Page extract section start

Rejoice With Others and Weep With Others

 

I’ll never forget my brother-in-law’s wedding. It was a wonderful, God-honoring wedding in every way, but Jen and I were struggling. The previous two weeks, we’d traveled halfway across the country to another wedding then led a youth retreat. To top it off, we had just learned that my grandmother died, so we needed to leave right from the wedding and make the 10-hour drive for her funeral the next day. We were exhausted and grieving.

I remember Jen hugging our new sister-in-law, Carrie, after the ceremony when emotions were heightened. Jen was crying and said, “This is the worst day of my life!” Thankfully, Carrie was (and is!) mature and kind and understood what we were going through, so she responded with love and grace. She knew we rejoiced to welcome her into the family; we just had difficulty expressing it at that moment because of all the other things happening at the time.

At a very different event years later, it was obvious to me who had experienced grief like we were experiencing. My mom died suddenly and unexpectedly, and we were heartbroken. After her funeral, I greeted many friends who had come to weep and mourn with us. I remember those who connected so well, even without words. I could tell they had experienced a deep grief and could truly feel our pain. It was our worst week ever, but having people mourn with us was comforting.

In Romans 12, the Apostle Paul says, “Rejoice with those who rejoice, weep with those who weep” (Romans 12:15). Sometimes, we live this out better than other times. It was understandable that Jen and I were emotional and sad at a wedding even though the situation called for rejoicing (and we did laugh and rejoice at other points throughout the day!). We are grateful for a loving and understanding family who allowed us to be real and handled our pain well in the midst of their joy.  Then, when it was time to mourn the death of my mom, we were grateful for those who wept with us.

When Paul wrote this phrase, it was in the context of a few other brief directives on how we should live as believers. The larger context is that we are to offer ourselves to God and grow in Christ by being transformed by renewing our minds. This helps us know and do God’s will (Romans 12:1-2). Then, Paul reminds us that we are to have humble attitudes because we are all part of His body, the Church (Rom. 12:3-8).

Page extract section end

Questions |
1 - Set down the stretch of the reflection on rejoicing and weeping with others from "I’ll never forget" through "exhausted and grieving.", word for word.
2 - Answer these questions about the reflection on rejoicing and weeping with others:
(a) How long was the drive to the grandmother's funeral?
(b) What is the name of the new sister-in-law?
(c) Which verse is quoted for "Rejoice with those who rejoice, weep with those who weep"?
3 - Continue the reflection on rejoicing and weeping with others, starting right after its last sentence.
The listing after this point is separate material and has nothing to do with the reflection on rejoicing and weeping with others.

Supplied entries section start

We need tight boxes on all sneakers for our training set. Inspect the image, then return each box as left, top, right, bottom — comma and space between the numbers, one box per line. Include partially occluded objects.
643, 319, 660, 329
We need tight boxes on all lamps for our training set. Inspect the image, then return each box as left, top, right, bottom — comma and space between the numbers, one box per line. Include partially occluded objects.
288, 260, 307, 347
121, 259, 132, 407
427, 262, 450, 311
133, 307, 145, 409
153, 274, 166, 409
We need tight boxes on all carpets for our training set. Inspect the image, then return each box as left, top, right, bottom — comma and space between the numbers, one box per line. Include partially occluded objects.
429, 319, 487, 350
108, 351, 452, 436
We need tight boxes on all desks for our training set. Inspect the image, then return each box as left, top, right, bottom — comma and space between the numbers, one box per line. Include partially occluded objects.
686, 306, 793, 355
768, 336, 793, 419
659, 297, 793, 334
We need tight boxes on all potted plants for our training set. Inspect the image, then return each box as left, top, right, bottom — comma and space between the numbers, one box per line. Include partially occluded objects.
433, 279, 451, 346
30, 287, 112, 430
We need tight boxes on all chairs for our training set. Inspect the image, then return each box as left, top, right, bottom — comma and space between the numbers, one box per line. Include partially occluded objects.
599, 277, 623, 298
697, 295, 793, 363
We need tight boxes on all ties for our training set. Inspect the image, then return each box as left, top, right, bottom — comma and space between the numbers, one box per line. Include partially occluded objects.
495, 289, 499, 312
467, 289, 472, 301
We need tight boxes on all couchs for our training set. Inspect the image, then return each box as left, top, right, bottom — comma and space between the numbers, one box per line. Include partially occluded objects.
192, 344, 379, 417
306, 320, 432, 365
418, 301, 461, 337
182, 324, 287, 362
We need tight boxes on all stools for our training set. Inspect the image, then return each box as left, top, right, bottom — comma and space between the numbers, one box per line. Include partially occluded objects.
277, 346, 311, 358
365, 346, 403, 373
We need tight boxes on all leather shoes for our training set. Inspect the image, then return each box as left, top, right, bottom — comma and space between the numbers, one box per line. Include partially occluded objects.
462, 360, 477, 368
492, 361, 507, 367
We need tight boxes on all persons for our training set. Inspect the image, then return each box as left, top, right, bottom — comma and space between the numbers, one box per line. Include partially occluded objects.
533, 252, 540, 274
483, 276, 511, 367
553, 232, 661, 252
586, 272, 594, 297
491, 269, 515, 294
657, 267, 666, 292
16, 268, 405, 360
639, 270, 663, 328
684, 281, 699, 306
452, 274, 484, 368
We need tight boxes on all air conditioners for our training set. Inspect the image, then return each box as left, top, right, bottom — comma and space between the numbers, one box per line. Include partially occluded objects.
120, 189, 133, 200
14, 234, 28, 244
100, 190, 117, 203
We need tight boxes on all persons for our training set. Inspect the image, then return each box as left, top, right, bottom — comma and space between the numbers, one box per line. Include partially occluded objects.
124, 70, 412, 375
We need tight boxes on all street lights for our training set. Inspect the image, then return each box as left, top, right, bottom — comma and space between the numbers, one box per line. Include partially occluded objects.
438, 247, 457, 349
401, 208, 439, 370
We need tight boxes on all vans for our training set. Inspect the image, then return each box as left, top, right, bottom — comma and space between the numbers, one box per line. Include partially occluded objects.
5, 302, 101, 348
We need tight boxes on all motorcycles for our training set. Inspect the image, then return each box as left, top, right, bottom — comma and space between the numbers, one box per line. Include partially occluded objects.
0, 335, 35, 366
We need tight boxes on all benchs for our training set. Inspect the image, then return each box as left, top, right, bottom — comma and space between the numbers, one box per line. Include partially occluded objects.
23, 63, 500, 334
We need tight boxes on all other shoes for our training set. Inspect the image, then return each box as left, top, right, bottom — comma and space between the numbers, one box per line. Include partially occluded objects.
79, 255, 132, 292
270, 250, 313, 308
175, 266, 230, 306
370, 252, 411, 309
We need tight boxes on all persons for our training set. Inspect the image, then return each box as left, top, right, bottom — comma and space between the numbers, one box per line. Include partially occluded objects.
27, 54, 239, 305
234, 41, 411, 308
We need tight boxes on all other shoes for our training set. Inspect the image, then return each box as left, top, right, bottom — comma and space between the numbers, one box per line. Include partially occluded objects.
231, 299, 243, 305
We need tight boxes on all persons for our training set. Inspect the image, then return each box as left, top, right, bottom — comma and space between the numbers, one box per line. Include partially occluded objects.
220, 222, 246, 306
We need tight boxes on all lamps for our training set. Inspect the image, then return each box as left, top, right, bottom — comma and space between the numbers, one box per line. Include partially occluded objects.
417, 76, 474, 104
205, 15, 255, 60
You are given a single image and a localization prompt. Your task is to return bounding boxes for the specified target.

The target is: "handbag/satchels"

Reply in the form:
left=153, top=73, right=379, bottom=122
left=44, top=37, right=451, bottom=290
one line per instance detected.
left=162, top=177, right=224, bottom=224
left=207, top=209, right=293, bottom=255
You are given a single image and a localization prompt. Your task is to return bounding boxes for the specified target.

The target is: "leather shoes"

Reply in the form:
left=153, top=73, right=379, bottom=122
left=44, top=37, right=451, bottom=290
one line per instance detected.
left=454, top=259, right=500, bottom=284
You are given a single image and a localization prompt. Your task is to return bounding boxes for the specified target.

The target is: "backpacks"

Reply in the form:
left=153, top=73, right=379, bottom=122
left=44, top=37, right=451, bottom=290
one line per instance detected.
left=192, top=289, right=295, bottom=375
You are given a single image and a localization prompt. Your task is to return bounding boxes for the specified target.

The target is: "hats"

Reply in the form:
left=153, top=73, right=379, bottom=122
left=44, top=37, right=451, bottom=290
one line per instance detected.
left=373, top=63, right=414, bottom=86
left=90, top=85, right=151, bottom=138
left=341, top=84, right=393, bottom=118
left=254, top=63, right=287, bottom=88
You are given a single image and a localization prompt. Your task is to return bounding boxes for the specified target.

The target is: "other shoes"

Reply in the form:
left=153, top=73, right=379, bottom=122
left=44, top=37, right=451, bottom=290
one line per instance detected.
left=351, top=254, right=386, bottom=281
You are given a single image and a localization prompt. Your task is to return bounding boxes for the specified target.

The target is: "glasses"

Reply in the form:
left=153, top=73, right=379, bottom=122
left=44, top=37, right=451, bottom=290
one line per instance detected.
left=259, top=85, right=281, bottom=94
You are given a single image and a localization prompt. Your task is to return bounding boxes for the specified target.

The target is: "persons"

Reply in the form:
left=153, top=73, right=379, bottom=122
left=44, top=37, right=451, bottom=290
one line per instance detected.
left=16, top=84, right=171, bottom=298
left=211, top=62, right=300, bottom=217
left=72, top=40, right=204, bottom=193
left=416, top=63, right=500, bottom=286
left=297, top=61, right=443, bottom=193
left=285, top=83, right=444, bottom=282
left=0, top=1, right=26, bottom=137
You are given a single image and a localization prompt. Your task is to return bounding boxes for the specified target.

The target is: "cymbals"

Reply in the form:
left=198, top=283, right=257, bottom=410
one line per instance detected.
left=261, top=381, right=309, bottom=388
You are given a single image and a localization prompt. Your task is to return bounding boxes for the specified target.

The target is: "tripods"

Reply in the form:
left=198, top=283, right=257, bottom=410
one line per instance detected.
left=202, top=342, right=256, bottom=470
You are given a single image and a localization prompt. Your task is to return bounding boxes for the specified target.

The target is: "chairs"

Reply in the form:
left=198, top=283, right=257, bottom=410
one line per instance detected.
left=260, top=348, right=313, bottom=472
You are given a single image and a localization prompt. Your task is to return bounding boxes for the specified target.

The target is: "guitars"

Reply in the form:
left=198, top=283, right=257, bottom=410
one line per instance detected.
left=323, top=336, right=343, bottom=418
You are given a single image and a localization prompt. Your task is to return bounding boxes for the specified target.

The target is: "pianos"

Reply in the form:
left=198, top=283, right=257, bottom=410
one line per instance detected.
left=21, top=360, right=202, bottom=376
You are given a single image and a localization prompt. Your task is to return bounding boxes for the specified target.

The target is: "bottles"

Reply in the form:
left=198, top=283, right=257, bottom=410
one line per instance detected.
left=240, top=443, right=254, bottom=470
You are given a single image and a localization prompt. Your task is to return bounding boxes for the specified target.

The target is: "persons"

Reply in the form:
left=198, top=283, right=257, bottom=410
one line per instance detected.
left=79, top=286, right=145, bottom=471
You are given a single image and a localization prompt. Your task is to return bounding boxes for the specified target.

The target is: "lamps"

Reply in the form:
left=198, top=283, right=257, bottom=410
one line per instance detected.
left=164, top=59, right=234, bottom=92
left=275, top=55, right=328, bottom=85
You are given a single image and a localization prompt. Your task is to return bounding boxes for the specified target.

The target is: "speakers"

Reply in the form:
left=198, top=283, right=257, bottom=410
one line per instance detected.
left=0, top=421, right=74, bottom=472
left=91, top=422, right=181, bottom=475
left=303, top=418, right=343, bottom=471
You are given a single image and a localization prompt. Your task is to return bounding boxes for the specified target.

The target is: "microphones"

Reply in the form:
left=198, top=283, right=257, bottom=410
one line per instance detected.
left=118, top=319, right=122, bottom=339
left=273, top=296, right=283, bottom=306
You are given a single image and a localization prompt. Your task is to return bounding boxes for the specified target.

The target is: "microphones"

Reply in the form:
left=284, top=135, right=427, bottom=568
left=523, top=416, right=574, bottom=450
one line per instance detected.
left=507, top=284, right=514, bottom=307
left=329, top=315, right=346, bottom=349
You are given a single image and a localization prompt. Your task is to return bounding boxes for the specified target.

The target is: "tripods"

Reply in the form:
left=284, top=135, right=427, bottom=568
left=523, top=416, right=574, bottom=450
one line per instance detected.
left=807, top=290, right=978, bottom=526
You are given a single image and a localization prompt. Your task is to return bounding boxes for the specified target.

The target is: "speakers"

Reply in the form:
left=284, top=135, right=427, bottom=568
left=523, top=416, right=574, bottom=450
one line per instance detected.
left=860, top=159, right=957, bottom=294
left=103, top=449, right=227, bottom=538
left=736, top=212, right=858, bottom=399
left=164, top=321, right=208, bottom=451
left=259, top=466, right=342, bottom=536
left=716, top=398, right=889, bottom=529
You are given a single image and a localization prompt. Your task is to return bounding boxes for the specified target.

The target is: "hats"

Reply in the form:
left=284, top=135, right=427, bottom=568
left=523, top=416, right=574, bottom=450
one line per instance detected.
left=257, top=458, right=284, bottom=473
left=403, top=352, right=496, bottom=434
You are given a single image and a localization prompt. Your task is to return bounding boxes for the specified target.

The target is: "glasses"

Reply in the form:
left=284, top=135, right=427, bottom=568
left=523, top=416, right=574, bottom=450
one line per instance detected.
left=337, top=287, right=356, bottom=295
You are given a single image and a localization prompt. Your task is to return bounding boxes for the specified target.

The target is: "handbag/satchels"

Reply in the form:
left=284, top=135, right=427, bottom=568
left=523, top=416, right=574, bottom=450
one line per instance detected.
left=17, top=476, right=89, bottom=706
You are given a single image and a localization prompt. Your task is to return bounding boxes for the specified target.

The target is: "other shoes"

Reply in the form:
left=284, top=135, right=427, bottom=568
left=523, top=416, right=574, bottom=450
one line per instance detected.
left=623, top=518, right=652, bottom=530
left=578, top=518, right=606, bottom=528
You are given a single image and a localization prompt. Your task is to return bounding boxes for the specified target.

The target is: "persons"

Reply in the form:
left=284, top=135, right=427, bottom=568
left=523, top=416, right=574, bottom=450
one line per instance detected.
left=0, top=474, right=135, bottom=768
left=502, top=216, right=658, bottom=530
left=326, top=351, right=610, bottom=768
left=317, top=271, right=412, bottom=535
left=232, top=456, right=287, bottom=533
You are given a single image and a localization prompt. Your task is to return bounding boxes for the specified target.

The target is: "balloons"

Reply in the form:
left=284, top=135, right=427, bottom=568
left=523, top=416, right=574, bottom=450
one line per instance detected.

Supplied entries section end

Written answers |
1 -
I’ll never forget my brother-in-law’s wedding. It was a wonderful, God-honoring wedding in every way, but Jen and I were struggling. The previous two weeks, we’d traveled halfway across the country to another wedding then led a youth retreat. To top it off, we had just learned that my grandmother died, so we needed to leave right from the wedding and make the 10-hour drive for her funeral the next day. We were exhausted and grieving.

2 -
(a) 10 hours
(b) Carrie
(c) Romans 12:15

3 -
In verse 9, Paul specifically says that our love must be sincere or genuine. He literally says that we are to love without being hypocritical, meaning ‘play-acting.’ He then lists several ways that genuine love will look toward believers and toward unbelievers. Here are a few of them:

“Contribute to the needs of the saints and seek to show hospitality. Bless those who persecute you; bless and do not curse them. Rejoice with those who rejoice, weep with those who weep. Live in harmony with one another. Do not be haughty, but associate with the lowly.  Never be wise in your own sight. Repay no one for evil, but give thought to do what is honorable in the sight of all. If possible, so far as it depends on you, live peaceably with all. Beloved, never avenge yourselves, but leave it to the wrath of God, for it is written, “Vengeance is mine, I will repay, says the Lord.” To the contrary, “if your enemy is hungry, feed him; if he is thirsty, give him something to drink; for by so doing you will heap burning coals on his head.” Do not be overcome by evil, but overcome evil with good” Romans 12:13-21 ESV.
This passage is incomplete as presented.